How many lines in the material below contain the string "tree"? Case counts. Give only the number.

+++ Records +++

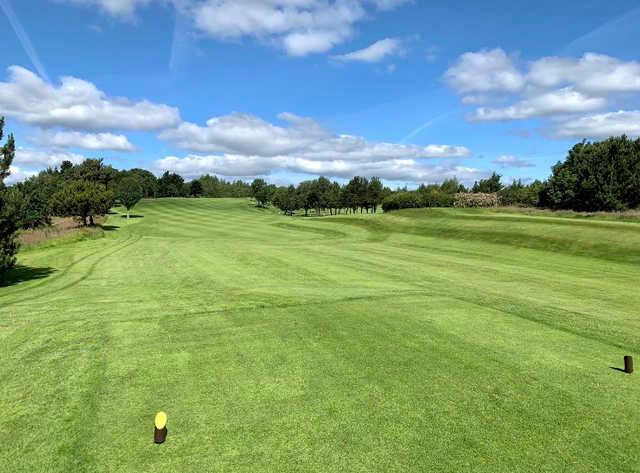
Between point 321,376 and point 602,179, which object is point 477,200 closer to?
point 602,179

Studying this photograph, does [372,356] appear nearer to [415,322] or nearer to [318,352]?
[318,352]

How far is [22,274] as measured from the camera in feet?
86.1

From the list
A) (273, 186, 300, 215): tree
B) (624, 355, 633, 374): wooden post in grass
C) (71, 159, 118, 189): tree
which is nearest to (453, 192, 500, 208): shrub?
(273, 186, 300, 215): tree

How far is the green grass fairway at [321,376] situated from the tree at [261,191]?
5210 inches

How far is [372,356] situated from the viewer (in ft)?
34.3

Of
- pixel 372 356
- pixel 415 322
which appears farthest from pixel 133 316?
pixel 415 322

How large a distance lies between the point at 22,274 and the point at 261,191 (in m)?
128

+++
+++ Records +++

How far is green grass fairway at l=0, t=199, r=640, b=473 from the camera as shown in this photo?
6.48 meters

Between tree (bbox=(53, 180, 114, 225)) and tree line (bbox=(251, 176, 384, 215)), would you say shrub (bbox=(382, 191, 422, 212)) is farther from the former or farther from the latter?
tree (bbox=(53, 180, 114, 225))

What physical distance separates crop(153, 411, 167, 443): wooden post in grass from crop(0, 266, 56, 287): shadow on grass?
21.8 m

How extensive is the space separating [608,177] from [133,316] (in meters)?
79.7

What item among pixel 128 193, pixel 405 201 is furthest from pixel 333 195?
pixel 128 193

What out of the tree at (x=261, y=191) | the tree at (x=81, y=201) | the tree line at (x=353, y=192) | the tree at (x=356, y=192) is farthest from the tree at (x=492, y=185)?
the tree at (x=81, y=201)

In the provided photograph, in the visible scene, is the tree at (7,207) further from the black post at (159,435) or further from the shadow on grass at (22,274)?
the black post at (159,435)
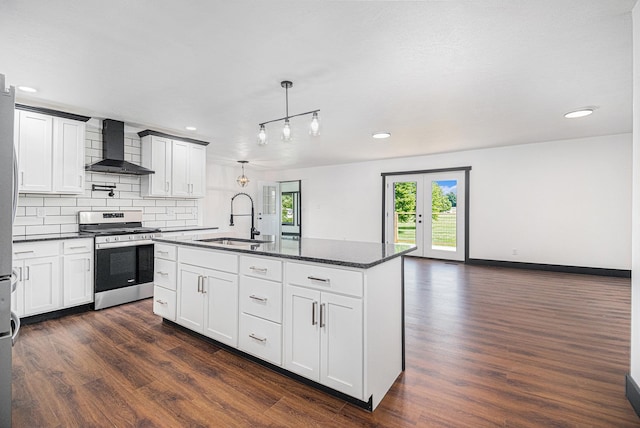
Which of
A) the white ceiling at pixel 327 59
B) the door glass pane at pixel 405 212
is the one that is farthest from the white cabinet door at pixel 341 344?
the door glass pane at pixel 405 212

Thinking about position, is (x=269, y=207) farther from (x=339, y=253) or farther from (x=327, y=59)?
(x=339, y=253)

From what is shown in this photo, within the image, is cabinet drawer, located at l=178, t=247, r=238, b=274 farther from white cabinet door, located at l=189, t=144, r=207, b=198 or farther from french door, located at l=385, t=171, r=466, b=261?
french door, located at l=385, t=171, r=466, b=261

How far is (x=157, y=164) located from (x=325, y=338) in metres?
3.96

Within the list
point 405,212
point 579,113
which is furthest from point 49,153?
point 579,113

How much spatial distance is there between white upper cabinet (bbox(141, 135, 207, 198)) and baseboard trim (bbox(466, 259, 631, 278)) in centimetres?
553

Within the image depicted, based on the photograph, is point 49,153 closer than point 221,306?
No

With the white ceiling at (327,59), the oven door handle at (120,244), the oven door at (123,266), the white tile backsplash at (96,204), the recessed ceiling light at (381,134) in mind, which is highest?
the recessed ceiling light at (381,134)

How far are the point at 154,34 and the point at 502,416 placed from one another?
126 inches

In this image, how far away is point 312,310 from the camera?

+++
+++ Records +++

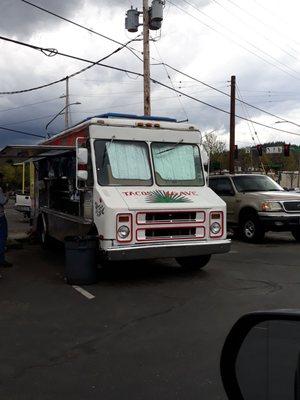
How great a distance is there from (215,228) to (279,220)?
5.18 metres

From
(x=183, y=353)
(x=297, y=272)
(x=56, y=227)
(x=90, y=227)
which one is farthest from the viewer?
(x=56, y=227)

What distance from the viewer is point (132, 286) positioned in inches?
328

+++

# Solution to the exercise:
9